Does the recent ESMA Opinion on Share Classes have direct application to Irish authorised UCITS?
No. The recent ESMA Opinion on Share Classes was issued by ESMA under the provisions of Article 29 of Regulation 1095/2010 (the Regulation). Article 29 opinions are issued to national regulators and their purpose is to "build a common Union supervisory culture and consistent supervisory practices, as well as in ensuring uniform procedures and consistent approaches throughout the EU". Unlike guidelines or recommendations that may be issued by ESMA (for example, under Article 16 of the Regulation), Article 29 of the Regulation contains no provision for such opinions to be directly applicable to industry (financial markets participants).
For the terms of an Article 29 opinion to have any direct application for Irish authorised UCITS, it would therefore appear to be necessary that the Central Bank of Ireland (Central Bank) should take a proactive step and communicate to industry its intention to adapt the principles and requirements contained in the opinion and apply them as regulatory requirements to Irish authorised UCITS (assuming that this is the Central Bank's intention in any given case).
In terms of precedent, ESMA issued an opinion (pursuant to Article 29 of the Regulation) on 20 November 2012 in relation to Article 50(2)(a) of Directive 2009/65/EC (which relates to the UCITS 10% trash bucket).

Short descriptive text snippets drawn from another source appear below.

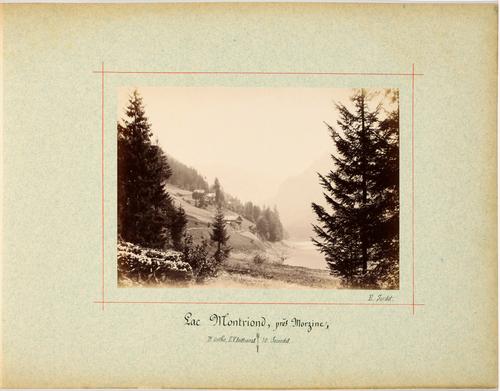 Montriond, vue sur le lac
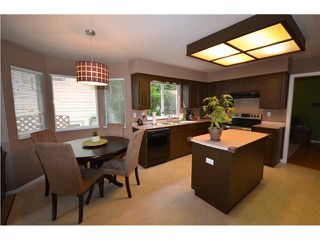 "Photo 4: 920 GOVERNOR Court in Port Coquitlam: Citadel PQ House for sale in ""CITADEL"" : MLS®# V963370"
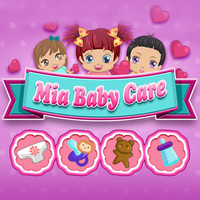Trendy gier,Mia Baby Care is one of the Matching Games that you can play on UGameZone.com for free. Mia is a babysitter in the game. She is taking care of many babies and they need different things. Help Mia drag the correct things to babies to keep them happy. Reach to the target score in a set time to enter into the next level.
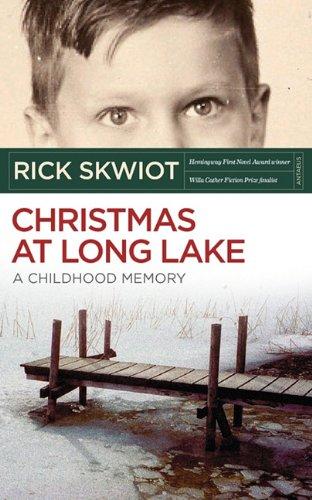 Read Online Christmas at Long Lake - A Childhood Memory pdf epub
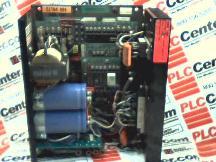 AC TECHNOLOGY V14020A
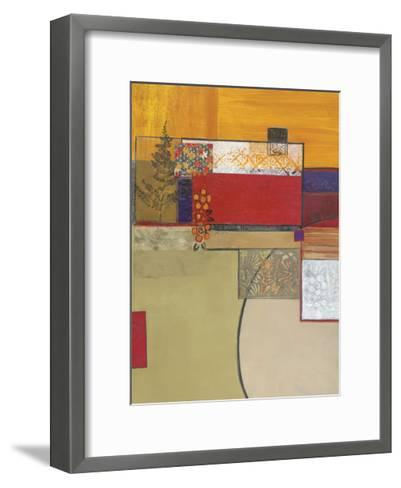 Golden Day I-Connie Tunick-Framed Art Print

On 23 January, 2013 the Central Bank wrote to the Irish funds industry in relation to this ESMA opinion. This letter confirmed support of the ESMA opinion and indicated an expectation that UCITS with non-compliant investments would be required to make any necessary modifications to their portfolios within a prescribed timeframe.
However, this approach preceded the issuance of the Central Bank's UCITS Q&A.
Accordingly, we believe that we can expect the Central Bank to issue a communication to industry (whether by way of an update to the UCITS Q&A or otherwise) to clarify its approach on this issue.